### Dataset records:
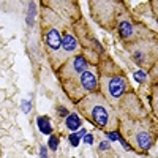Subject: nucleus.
I'll list each match as a JSON object with an SVG mask.
<instances>
[{
  "mask_svg": "<svg viewBox=\"0 0 158 158\" xmlns=\"http://www.w3.org/2000/svg\"><path fill=\"white\" fill-rule=\"evenodd\" d=\"M77 109L85 118L101 128L106 133L115 131L118 127V120L112 104L104 98L101 94H90L81 98L77 103Z\"/></svg>",
  "mask_w": 158,
  "mask_h": 158,
  "instance_id": "nucleus-1",
  "label": "nucleus"
},
{
  "mask_svg": "<svg viewBox=\"0 0 158 158\" xmlns=\"http://www.w3.org/2000/svg\"><path fill=\"white\" fill-rule=\"evenodd\" d=\"M63 87H65V90H67V94L70 95V98L77 103L85 95L94 94V92L97 90V87H98V81H97V76H95L94 70L87 68L77 77L70 79V81H65Z\"/></svg>",
  "mask_w": 158,
  "mask_h": 158,
  "instance_id": "nucleus-2",
  "label": "nucleus"
},
{
  "mask_svg": "<svg viewBox=\"0 0 158 158\" xmlns=\"http://www.w3.org/2000/svg\"><path fill=\"white\" fill-rule=\"evenodd\" d=\"M125 135H128L131 144H133L136 149H139V150H149V149L153 146V142H155L152 131H150L149 128H146V127H142V125L138 123V122L131 123V125L128 127V130H127Z\"/></svg>",
  "mask_w": 158,
  "mask_h": 158,
  "instance_id": "nucleus-3",
  "label": "nucleus"
},
{
  "mask_svg": "<svg viewBox=\"0 0 158 158\" xmlns=\"http://www.w3.org/2000/svg\"><path fill=\"white\" fill-rule=\"evenodd\" d=\"M101 90H103V97L108 101H117L120 100L122 95L125 94L127 89V79L122 76H103L101 77Z\"/></svg>",
  "mask_w": 158,
  "mask_h": 158,
  "instance_id": "nucleus-4",
  "label": "nucleus"
},
{
  "mask_svg": "<svg viewBox=\"0 0 158 158\" xmlns=\"http://www.w3.org/2000/svg\"><path fill=\"white\" fill-rule=\"evenodd\" d=\"M46 44H48V49L51 52V59H52V63H54V68H59L60 65H63L67 62L63 57V52H62V35H60L59 29L51 27L46 32Z\"/></svg>",
  "mask_w": 158,
  "mask_h": 158,
  "instance_id": "nucleus-5",
  "label": "nucleus"
},
{
  "mask_svg": "<svg viewBox=\"0 0 158 158\" xmlns=\"http://www.w3.org/2000/svg\"><path fill=\"white\" fill-rule=\"evenodd\" d=\"M87 68H89V62L85 60V57H82V56H73V57H70L67 62L63 63V67H62V73L60 74H62L63 82L77 77L79 74H82Z\"/></svg>",
  "mask_w": 158,
  "mask_h": 158,
  "instance_id": "nucleus-6",
  "label": "nucleus"
},
{
  "mask_svg": "<svg viewBox=\"0 0 158 158\" xmlns=\"http://www.w3.org/2000/svg\"><path fill=\"white\" fill-rule=\"evenodd\" d=\"M76 51H79L77 40L71 33H65L62 36V52H63L65 60H68L70 57H73V54H74Z\"/></svg>",
  "mask_w": 158,
  "mask_h": 158,
  "instance_id": "nucleus-7",
  "label": "nucleus"
},
{
  "mask_svg": "<svg viewBox=\"0 0 158 158\" xmlns=\"http://www.w3.org/2000/svg\"><path fill=\"white\" fill-rule=\"evenodd\" d=\"M36 127H38V130H40V133L48 135V136L52 135V123H51V118H49V117H46V115H38V117H36Z\"/></svg>",
  "mask_w": 158,
  "mask_h": 158,
  "instance_id": "nucleus-8",
  "label": "nucleus"
},
{
  "mask_svg": "<svg viewBox=\"0 0 158 158\" xmlns=\"http://www.w3.org/2000/svg\"><path fill=\"white\" fill-rule=\"evenodd\" d=\"M65 125H67V128L70 131H76L77 128H81L82 125V120L79 118V115L74 112V114H68L67 118H65Z\"/></svg>",
  "mask_w": 158,
  "mask_h": 158,
  "instance_id": "nucleus-9",
  "label": "nucleus"
},
{
  "mask_svg": "<svg viewBox=\"0 0 158 158\" xmlns=\"http://www.w3.org/2000/svg\"><path fill=\"white\" fill-rule=\"evenodd\" d=\"M118 30H120V35L127 40L133 36V25H131L128 21H122L120 24H118Z\"/></svg>",
  "mask_w": 158,
  "mask_h": 158,
  "instance_id": "nucleus-10",
  "label": "nucleus"
},
{
  "mask_svg": "<svg viewBox=\"0 0 158 158\" xmlns=\"http://www.w3.org/2000/svg\"><path fill=\"white\" fill-rule=\"evenodd\" d=\"M48 146H49V149H51L52 152H56V150L59 149V138H57L56 135H51L49 139H48Z\"/></svg>",
  "mask_w": 158,
  "mask_h": 158,
  "instance_id": "nucleus-11",
  "label": "nucleus"
},
{
  "mask_svg": "<svg viewBox=\"0 0 158 158\" xmlns=\"http://www.w3.org/2000/svg\"><path fill=\"white\" fill-rule=\"evenodd\" d=\"M33 18H35V3H30V6H29V16H27L29 25L33 24Z\"/></svg>",
  "mask_w": 158,
  "mask_h": 158,
  "instance_id": "nucleus-12",
  "label": "nucleus"
},
{
  "mask_svg": "<svg viewBox=\"0 0 158 158\" xmlns=\"http://www.w3.org/2000/svg\"><path fill=\"white\" fill-rule=\"evenodd\" d=\"M68 141H70V144H71L73 147H77V146H79V138H77L76 133H71V135L68 136Z\"/></svg>",
  "mask_w": 158,
  "mask_h": 158,
  "instance_id": "nucleus-13",
  "label": "nucleus"
},
{
  "mask_svg": "<svg viewBox=\"0 0 158 158\" xmlns=\"http://www.w3.org/2000/svg\"><path fill=\"white\" fill-rule=\"evenodd\" d=\"M21 106H22V111H24L25 114H29V112H30V106H32V103L27 100V101H22V103H21Z\"/></svg>",
  "mask_w": 158,
  "mask_h": 158,
  "instance_id": "nucleus-14",
  "label": "nucleus"
},
{
  "mask_svg": "<svg viewBox=\"0 0 158 158\" xmlns=\"http://www.w3.org/2000/svg\"><path fill=\"white\" fill-rule=\"evenodd\" d=\"M106 135H108V138L111 141H118V133L117 131H111V133H106Z\"/></svg>",
  "mask_w": 158,
  "mask_h": 158,
  "instance_id": "nucleus-15",
  "label": "nucleus"
},
{
  "mask_svg": "<svg viewBox=\"0 0 158 158\" xmlns=\"http://www.w3.org/2000/svg\"><path fill=\"white\" fill-rule=\"evenodd\" d=\"M109 147H111V146H109L108 141H101V142H100V150H109Z\"/></svg>",
  "mask_w": 158,
  "mask_h": 158,
  "instance_id": "nucleus-16",
  "label": "nucleus"
},
{
  "mask_svg": "<svg viewBox=\"0 0 158 158\" xmlns=\"http://www.w3.org/2000/svg\"><path fill=\"white\" fill-rule=\"evenodd\" d=\"M144 77H146L144 71H141V70H139V71H136V73H135V79H136V81H142Z\"/></svg>",
  "mask_w": 158,
  "mask_h": 158,
  "instance_id": "nucleus-17",
  "label": "nucleus"
},
{
  "mask_svg": "<svg viewBox=\"0 0 158 158\" xmlns=\"http://www.w3.org/2000/svg\"><path fill=\"white\" fill-rule=\"evenodd\" d=\"M84 142H85V144H89V146H90V144L94 142V136H92L90 133H89V135H85V136H84Z\"/></svg>",
  "mask_w": 158,
  "mask_h": 158,
  "instance_id": "nucleus-18",
  "label": "nucleus"
},
{
  "mask_svg": "<svg viewBox=\"0 0 158 158\" xmlns=\"http://www.w3.org/2000/svg\"><path fill=\"white\" fill-rule=\"evenodd\" d=\"M40 158H48V150H46V147H40Z\"/></svg>",
  "mask_w": 158,
  "mask_h": 158,
  "instance_id": "nucleus-19",
  "label": "nucleus"
},
{
  "mask_svg": "<svg viewBox=\"0 0 158 158\" xmlns=\"http://www.w3.org/2000/svg\"><path fill=\"white\" fill-rule=\"evenodd\" d=\"M59 114H60V115H63V117H67L70 112H68V109H67V108H59Z\"/></svg>",
  "mask_w": 158,
  "mask_h": 158,
  "instance_id": "nucleus-20",
  "label": "nucleus"
},
{
  "mask_svg": "<svg viewBox=\"0 0 158 158\" xmlns=\"http://www.w3.org/2000/svg\"><path fill=\"white\" fill-rule=\"evenodd\" d=\"M76 135H77V138H84V136L87 135V131H85L84 128H79V131H77Z\"/></svg>",
  "mask_w": 158,
  "mask_h": 158,
  "instance_id": "nucleus-21",
  "label": "nucleus"
}]
</instances>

### Given task:
Copy the items word for word, from their first line through the line that contains "51H79L77 40L71 33H65L62". Leave the pictures out of your copy.

### Full response:
Subject: nucleus.
I'll list each match as a JSON object with an SVG mask.
<instances>
[{
  "mask_svg": "<svg viewBox=\"0 0 158 158\" xmlns=\"http://www.w3.org/2000/svg\"><path fill=\"white\" fill-rule=\"evenodd\" d=\"M77 109L85 118L101 128L106 133L115 131L118 127V120L112 104L104 98L101 94H90L81 98L77 103Z\"/></svg>",
  "mask_w": 158,
  "mask_h": 158,
  "instance_id": "nucleus-1",
  "label": "nucleus"
},
{
  "mask_svg": "<svg viewBox=\"0 0 158 158\" xmlns=\"http://www.w3.org/2000/svg\"><path fill=\"white\" fill-rule=\"evenodd\" d=\"M63 87H65V90H67V94L70 95V98L77 103L85 95L94 94V92L97 90V87H98V81H97V76H95L94 70L87 68L77 77L70 79V81H65Z\"/></svg>",
  "mask_w": 158,
  "mask_h": 158,
  "instance_id": "nucleus-2",
  "label": "nucleus"
},
{
  "mask_svg": "<svg viewBox=\"0 0 158 158\" xmlns=\"http://www.w3.org/2000/svg\"><path fill=\"white\" fill-rule=\"evenodd\" d=\"M125 135H128L131 144H133L136 149H139V150H149V149L153 146V142H155L152 131H150L149 128H146V127H142V125L138 123V122L131 123V125L128 127V130H127Z\"/></svg>",
  "mask_w": 158,
  "mask_h": 158,
  "instance_id": "nucleus-3",
  "label": "nucleus"
},
{
  "mask_svg": "<svg viewBox=\"0 0 158 158\" xmlns=\"http://www.w3.org/2000/svg\"><path fill=\"white\" fill-rule=\"evenodd\" d=\"M101 90H103V97L108 101H117L120 100L122 95L125 94L127 89V79L122 76H103L101 77Z\"/></svg>",
  "mask_w": 158,
  "mask_h": 158,
  "instance_id": "nucleus-4",
  "label": "nucleus"
},
{
  "mask_svg": "<svg viewBox=\"0 0 158 158\" xmlns=\"http://www.w3.org/2000/svg\"><path fill=\"white\" fill-rule=\"evenodd\" d=\"M46 44H48V49L51 52V59H52V63H54V68H59L60 65H63L67 62L63 57V52H62V35H60L59 29L51 27L46 32Z\"/></svg>",
  "mask_w": 158,
  "mask_h": 158,
  "instance_id": "nucleus-5",
  "label": "nucleus"
},
{
  "mask_svg": "<svg viewBox=\"0 0 158 158\" xmlns=\"http://www.w3.org/2000/svg\"><path fill=\"white\" fill-rule=\"evenodd\" d=\"M87 68H89V62L85 60V57H82V56H73V57H70L67 62L63 63V67H62V73L60 74H62L63 82L77 77L79 74H82Z\"/></svg>",
  "mask_w": 158,
  "mask_h": 158,
  "instance_id": "nucleus-6",
  "label": "nucleus"
},
{
  "mask_svg": "<svg viewBox=\"0 0 158 158\" xmlns=\"http://www.w3.org/2000/svg\"><path fill=\"white\" fill-rule=\"evenodd\" d=\"M76 51H79L77 40L71 33H65L62 36V52H63L65 60H68L70 57H73V54H74Z\"/></svg>",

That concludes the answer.